Trust is built on openness, and I will commit to you that when we report on our progress, you will hear about not just where we succeeded, but where we came up short. In the coming months, you’ll see us report on our efforts to date and the next phase of the Strategy’s implementation.
I’ll say one additional thing about the Strategy’s Implementation Plan: policy solutions are not self-executing.
It’s true that developing solutions to the hard problems in cybersecurity is a fundamental responsibility of our office – but so is carrying them through to fruition.
Thankfully, I’m not alone. There are 80 incredible people I get to work with every day. Experts who hail from industry, civil society, federal agencies, and Capitol Hill.

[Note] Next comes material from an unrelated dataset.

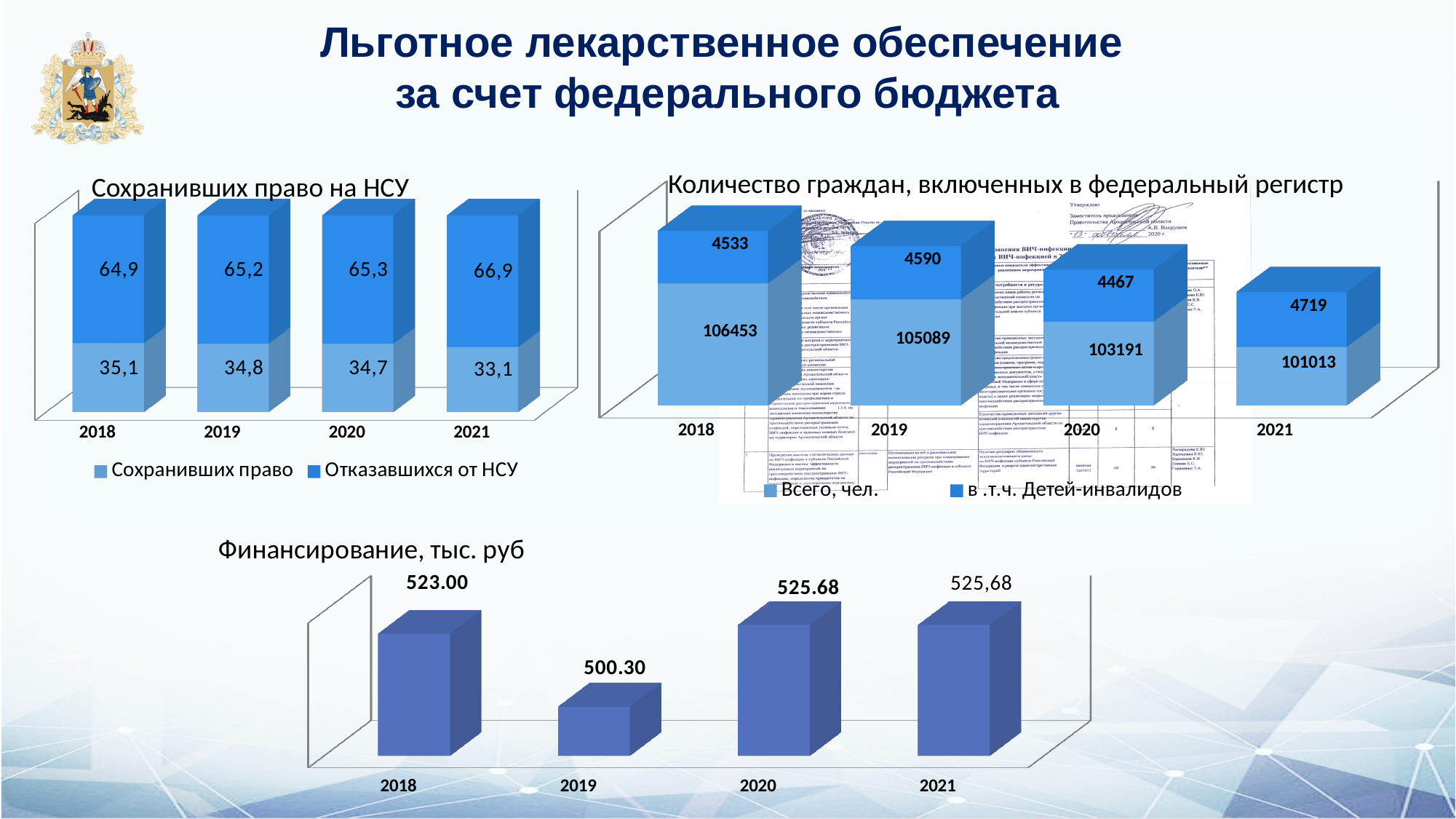
In the chart 'Количество граждан, включенных в федеральный регистр', what is the difference between the 'Всего, чел.' values for 2018 and 2021? 5440 In the chart 'Финансирование, тыс. руб', which year has the lowest value? 2019 In the chart 'Сохранивших право на НСУ', does the 'Сохранивших право' series rise or fall from 2018 to 2021? fall In the chart 'Сохранивших право на НСУ', which year has the lowest value for 'Сохранивших право'? 2021 In the chart 'Сохранивших право на НСУ', what is the value for 'Отказавшихся от НСУ' in 2021? 66,9 In the chart 'Количество граждан, включенных в федеральный регистр', what is the value for 'в .т.ч. Детей-инвалидов' in 2020? 4467 In the chart 'Финансирование, тыс. руб', what is the value for 2019? 500.30 In the chart 'Количество граждан, включенных в федеральный регистр', which year has the highest value for 'в .т.ч. Детей-инвалидов'? 2021 In the chart 'Сохранивших право на НСУ', what is the value for 'Сохранивших право' in 2018? 35,1 What kind of chart is 'Финансирование, тыс. руб'? bar chart In the chart 'Количество граждан, включенных в федеральный регистр', how many series does the legend list? 2 In the chart 'Количество граждан, включенных в федеральный регистр', what is the value for 'Всего, чел.' in 2019? 105089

Their work includes putting the good ideas, the powerful solutions, the thoughtful strategy into practice to improve the digital foundations of this nation and make our nation safer.
I’m excited about the work ONCD’s talented staff is leading on the open research problem of software measurability that makes it difficult to understand the quality of the code we use. That work has its seeds in a 2016 NIST paper that we are continuing to make progress on.
We’re also pushing government and private sector coders to ensure secure-by-design incorporates memory-safe programming languages. Some of the most dangerous vulnerabilities that criminals look to exploit are memory safety bugs, and memory-safe coding languages prevent these errors from ever making it into production. And yet – developers have been slow to adopt them, even though many have existed for years.
In the coming weeks, you’ll see us put out a paper that addresses both memory safety and software measurability.
Additionally, we are developing guidance to help agencies eliminate unnecessary degree requirements for contracted cybersecurity positions. While this has been mandated for years, it’s another tough challenge that has yet to be fully implemented.
In many cases, it turns out, implementing the solution is the hardest problem of all.
That will take partnership.
Recall, that the first shift in the Strategy is about rebalancing responsibility in cyberspace to the most capable actors. That means the government, yes. It also means all of the organizations represented in the room today. And all of you.
It will take committed partnership to ensure the cloud improves cybersecurity – not becomes a source of heightened, systemic concentration risk.
It will take meaningful partnership to stop adversaries from using our own systems – whether virtual private servers or small office/home office routers – to launch their attacks.
It will take sustained partnership to bring coherence to our Federal mission and coordination to unwind the sea of licenses agencies deal with on a daily basis.
It will take innovative partnership – and your technological know-how – to scale solutions that protect the pipelines delivering gas to homes in Minneapolis or the hospital providing lifesaving care in my hometown of Parsons, Kansas.
It will not be easy – and that is why the Strategy is our North Star.
I appreciate that the Strategy traces its lineage back 25 years. That tells me that cyber was and remains a bipartisan issue. That tells me that public-private partnership was and remains core to our success. That also tells me that, after a quarter of a century, we’re still dealing with some of the same tough problems.
ONCD was built for this challenge.
We have the team, the vision, and the responsibility to make sure we’re not scratching our heads at the same hard problems in 2050. It’s time to lean in.
So, I say again, please continue to collaborate with us. Tell us what’s working and what’s not. Keep giving us your feedback and your ideas. And join us in solving the hard problems for the sake of our nation’s security and prosperity.